By SkytrailGroup Mathematics Editorial Team April 12, 2026

Taylor Series

\[f(x)=\sum_{n=0}^\infty\frac{f^{(n)}(a)}{n!}(x-a)^n\]

Common Series (a=0)

Property	Statement
\(e^x\)	\(\sum x^n/n!\)
\(\sin x\)	\(\sum(-1)^n x^{{2n+1}}/(2n+1)!\)
\(\cos x\)	\(\sum(-1)^n x^{{2n}}/(2n)!\)
\(\ln(1+x)\)	\(\sum(-1)^{{n+1}}x^n/n\), \|x\|≤1

Examples

Example 1. Approximate \(e^{{0.1}}\) using 3 terms.

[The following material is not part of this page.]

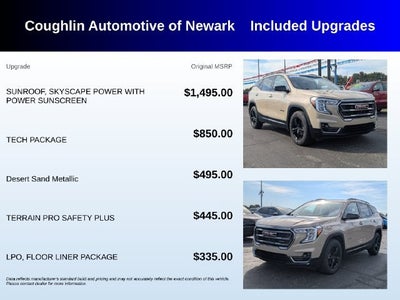 2023 GMC Terrain AT4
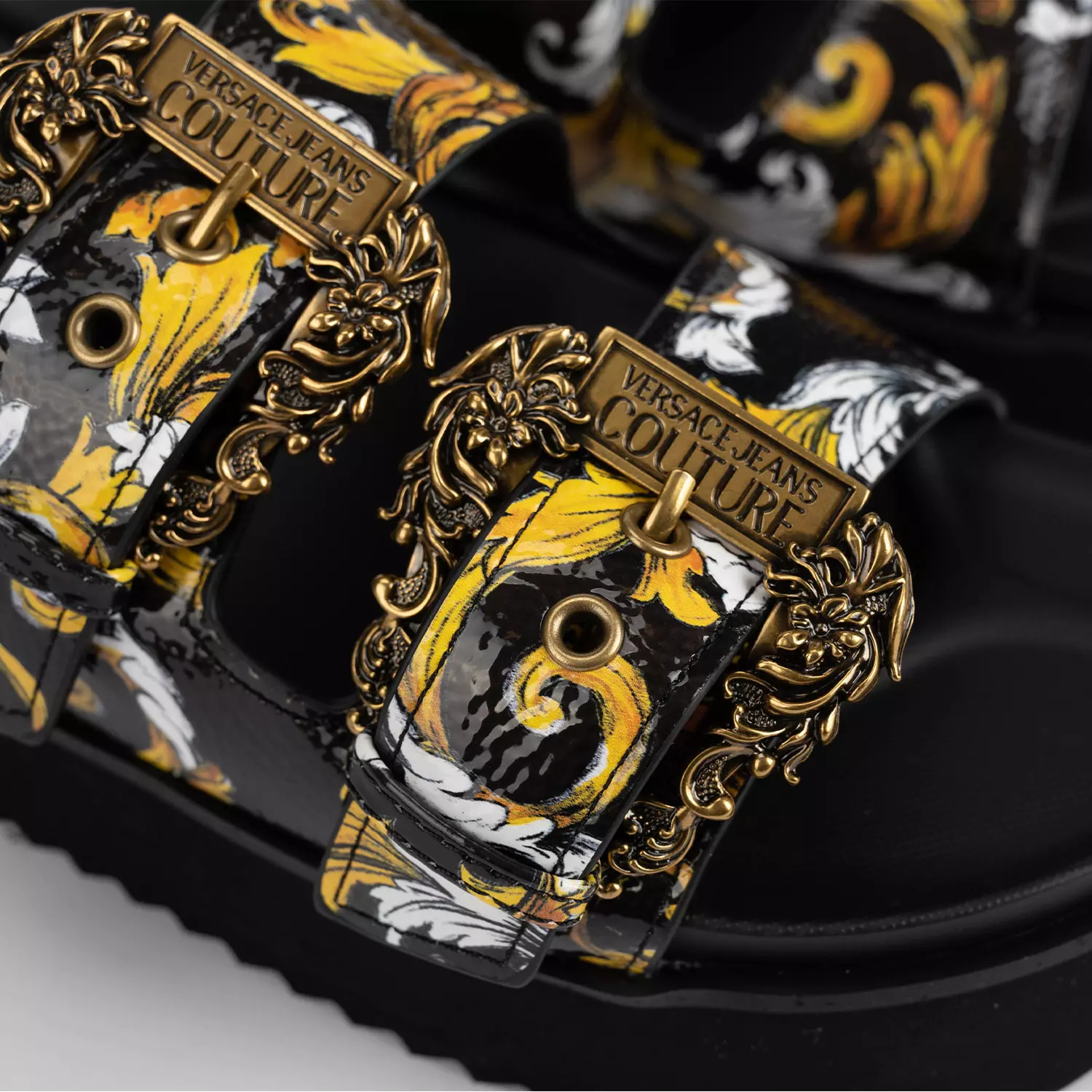 Papuci damă VERSACE JEANS - Pepina.ro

Solution. \(1+0.1+0.01/2=1.105\). Exact: ≈1.10517.

Deep Dive: Taylor Series

This section builds durable understanding of taylor series in calculus through definition-first reasoning, theorem mapping, and error-checking workflows.

Use a two-pass method: first derive the structure symbolically, then validate with a concrete numerical or geometric test case.

Visual Intuition

Convert algebra into a diagram, graph, or dependency map before solving. Visual-first analysis reduces sign errors and makes assumptions explicit.

Checklist: domain constraints - symmetry - limiting behavior - sanity check at special values.

Practice Set

Practice A. Re-derive one key formula on this page from first principles and annotate each transformation.

Target. Your final line should include assumptions, derivation path, and a quick verification.

Practice B. Build an application scenario using taylor series and solve it with both symbolic and numeric methods.

Target. Compare outputs and explain any approximation gap.

References & Editorial Notes

Stewart, Calculus.
Strang, Introduction to Linear Algebra.
Apostol, Mathematical Analysis.

Editorial update: Reviewed on 2026-04-14 for notation consistency, conceptual clarity, and exercise quality.